- [WHAT TO DO]:
Repeat exactly the lines of the listing below, please, starting with the first and ending with the line containing "Interacting vote fraction: 7%."; leave out the rest.

START STORED DATA

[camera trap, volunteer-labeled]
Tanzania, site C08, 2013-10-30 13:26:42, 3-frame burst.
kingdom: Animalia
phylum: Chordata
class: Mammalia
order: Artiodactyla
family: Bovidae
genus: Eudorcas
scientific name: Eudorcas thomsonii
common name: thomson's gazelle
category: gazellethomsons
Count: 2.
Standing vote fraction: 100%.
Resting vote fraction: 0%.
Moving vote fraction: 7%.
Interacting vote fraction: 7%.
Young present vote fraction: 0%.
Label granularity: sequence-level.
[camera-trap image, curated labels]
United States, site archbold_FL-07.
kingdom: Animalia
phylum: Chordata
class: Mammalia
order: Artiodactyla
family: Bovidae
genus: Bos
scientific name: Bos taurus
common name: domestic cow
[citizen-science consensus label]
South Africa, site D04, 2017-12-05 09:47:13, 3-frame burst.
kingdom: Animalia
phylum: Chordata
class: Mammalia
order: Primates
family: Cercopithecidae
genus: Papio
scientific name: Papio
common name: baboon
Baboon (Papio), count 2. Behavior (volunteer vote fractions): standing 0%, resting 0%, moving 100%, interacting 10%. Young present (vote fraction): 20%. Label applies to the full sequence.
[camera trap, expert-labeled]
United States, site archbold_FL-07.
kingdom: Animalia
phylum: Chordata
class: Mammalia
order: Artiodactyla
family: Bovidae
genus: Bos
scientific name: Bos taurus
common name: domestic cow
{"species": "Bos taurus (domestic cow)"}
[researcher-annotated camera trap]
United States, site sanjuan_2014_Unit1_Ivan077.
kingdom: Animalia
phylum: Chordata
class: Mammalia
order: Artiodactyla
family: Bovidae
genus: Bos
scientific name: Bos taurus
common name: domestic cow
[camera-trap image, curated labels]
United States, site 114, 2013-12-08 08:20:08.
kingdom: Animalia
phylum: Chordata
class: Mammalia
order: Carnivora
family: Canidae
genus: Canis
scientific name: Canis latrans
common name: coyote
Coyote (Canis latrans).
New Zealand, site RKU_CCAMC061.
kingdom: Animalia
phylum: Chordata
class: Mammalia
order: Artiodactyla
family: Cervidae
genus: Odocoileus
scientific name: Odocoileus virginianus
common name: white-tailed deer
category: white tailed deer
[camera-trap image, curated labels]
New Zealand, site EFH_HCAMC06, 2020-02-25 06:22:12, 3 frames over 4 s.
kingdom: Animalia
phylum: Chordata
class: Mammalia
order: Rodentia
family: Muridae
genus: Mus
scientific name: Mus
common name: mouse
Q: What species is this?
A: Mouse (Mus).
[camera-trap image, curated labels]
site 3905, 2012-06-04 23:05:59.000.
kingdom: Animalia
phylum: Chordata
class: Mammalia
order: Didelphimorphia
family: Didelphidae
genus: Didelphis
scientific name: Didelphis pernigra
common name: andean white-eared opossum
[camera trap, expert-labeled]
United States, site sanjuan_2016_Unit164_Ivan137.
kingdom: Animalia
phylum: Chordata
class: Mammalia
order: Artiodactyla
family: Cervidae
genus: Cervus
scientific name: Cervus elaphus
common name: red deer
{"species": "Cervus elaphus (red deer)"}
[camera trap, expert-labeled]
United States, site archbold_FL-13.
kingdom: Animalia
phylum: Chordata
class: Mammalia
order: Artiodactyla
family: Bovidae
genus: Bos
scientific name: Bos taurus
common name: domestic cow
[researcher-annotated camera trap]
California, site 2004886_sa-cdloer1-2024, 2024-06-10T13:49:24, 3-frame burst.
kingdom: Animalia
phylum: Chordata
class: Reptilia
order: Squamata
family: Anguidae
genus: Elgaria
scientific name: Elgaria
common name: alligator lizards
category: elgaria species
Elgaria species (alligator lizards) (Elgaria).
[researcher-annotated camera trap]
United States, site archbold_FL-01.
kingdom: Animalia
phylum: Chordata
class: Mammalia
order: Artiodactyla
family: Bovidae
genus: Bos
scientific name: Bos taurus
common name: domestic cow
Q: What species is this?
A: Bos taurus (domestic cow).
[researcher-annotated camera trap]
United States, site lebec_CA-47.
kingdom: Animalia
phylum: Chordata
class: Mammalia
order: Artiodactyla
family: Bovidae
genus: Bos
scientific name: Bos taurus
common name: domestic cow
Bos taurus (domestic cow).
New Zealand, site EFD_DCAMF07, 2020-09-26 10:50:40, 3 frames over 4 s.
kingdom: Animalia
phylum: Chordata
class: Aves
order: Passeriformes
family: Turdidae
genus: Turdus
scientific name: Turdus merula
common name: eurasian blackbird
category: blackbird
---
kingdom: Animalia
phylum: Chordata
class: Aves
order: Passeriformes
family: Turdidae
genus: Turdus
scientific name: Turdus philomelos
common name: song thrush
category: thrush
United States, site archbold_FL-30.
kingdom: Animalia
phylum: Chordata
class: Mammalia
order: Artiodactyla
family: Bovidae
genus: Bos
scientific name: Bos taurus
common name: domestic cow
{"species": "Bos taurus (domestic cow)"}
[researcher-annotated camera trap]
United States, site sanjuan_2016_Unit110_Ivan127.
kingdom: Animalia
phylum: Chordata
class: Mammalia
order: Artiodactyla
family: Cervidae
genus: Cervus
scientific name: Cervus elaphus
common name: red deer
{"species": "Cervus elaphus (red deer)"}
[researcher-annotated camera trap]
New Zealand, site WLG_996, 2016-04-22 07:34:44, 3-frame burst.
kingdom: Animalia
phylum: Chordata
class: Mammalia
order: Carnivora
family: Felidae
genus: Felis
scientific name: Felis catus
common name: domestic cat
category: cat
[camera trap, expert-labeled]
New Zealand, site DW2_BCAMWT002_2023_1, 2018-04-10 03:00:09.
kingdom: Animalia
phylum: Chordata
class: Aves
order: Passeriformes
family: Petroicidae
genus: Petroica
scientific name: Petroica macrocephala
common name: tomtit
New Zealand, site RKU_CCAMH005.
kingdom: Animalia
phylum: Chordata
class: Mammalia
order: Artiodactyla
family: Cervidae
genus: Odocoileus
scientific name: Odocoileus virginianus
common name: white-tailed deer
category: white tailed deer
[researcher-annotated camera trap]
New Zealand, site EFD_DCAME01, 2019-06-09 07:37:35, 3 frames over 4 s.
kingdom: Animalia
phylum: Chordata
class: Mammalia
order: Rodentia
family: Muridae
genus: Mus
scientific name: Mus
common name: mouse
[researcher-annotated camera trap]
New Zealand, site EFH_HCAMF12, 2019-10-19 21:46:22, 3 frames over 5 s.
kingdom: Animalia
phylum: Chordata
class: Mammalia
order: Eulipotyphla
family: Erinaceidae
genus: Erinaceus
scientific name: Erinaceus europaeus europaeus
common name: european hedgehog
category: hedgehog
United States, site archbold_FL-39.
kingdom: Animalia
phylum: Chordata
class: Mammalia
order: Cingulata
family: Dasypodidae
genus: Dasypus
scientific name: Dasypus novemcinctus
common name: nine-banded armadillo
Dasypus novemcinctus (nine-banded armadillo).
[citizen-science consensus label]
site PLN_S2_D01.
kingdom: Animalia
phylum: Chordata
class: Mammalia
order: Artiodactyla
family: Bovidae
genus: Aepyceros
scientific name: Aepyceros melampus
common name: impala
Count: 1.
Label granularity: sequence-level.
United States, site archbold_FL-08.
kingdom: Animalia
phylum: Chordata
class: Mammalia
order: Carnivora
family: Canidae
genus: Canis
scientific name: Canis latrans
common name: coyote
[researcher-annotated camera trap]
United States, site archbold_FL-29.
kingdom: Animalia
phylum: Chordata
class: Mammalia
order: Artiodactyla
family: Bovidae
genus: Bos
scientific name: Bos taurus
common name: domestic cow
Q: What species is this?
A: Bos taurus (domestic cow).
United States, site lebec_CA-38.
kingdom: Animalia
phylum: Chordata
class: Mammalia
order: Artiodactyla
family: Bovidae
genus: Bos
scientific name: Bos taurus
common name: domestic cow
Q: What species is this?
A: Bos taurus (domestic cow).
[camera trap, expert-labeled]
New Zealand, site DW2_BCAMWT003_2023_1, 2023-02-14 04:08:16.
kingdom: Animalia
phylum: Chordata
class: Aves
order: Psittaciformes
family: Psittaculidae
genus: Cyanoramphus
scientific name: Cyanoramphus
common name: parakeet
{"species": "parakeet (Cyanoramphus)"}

END STORED DATA

- [ANSWER BOX]:
[camera trap, volunteer-labeled]
Tanzania, site C08, 2013-10-30 13:26:42, 3-frame burst.
kingdom: Animalia
phylum: Chordata
class: Mammalia
order: Artiodactyla
family: Bovidae
genus: Eudorcas
scientific name: Eudorcas thomsonii
common name: thomson's gazelle
category: gazellethomsons
Count: 2.
Standing vote fraction: 100%.
Resting vote fraction: 0%.
Moving vote fraction: 7%.
Interacting vote fraction: 7%.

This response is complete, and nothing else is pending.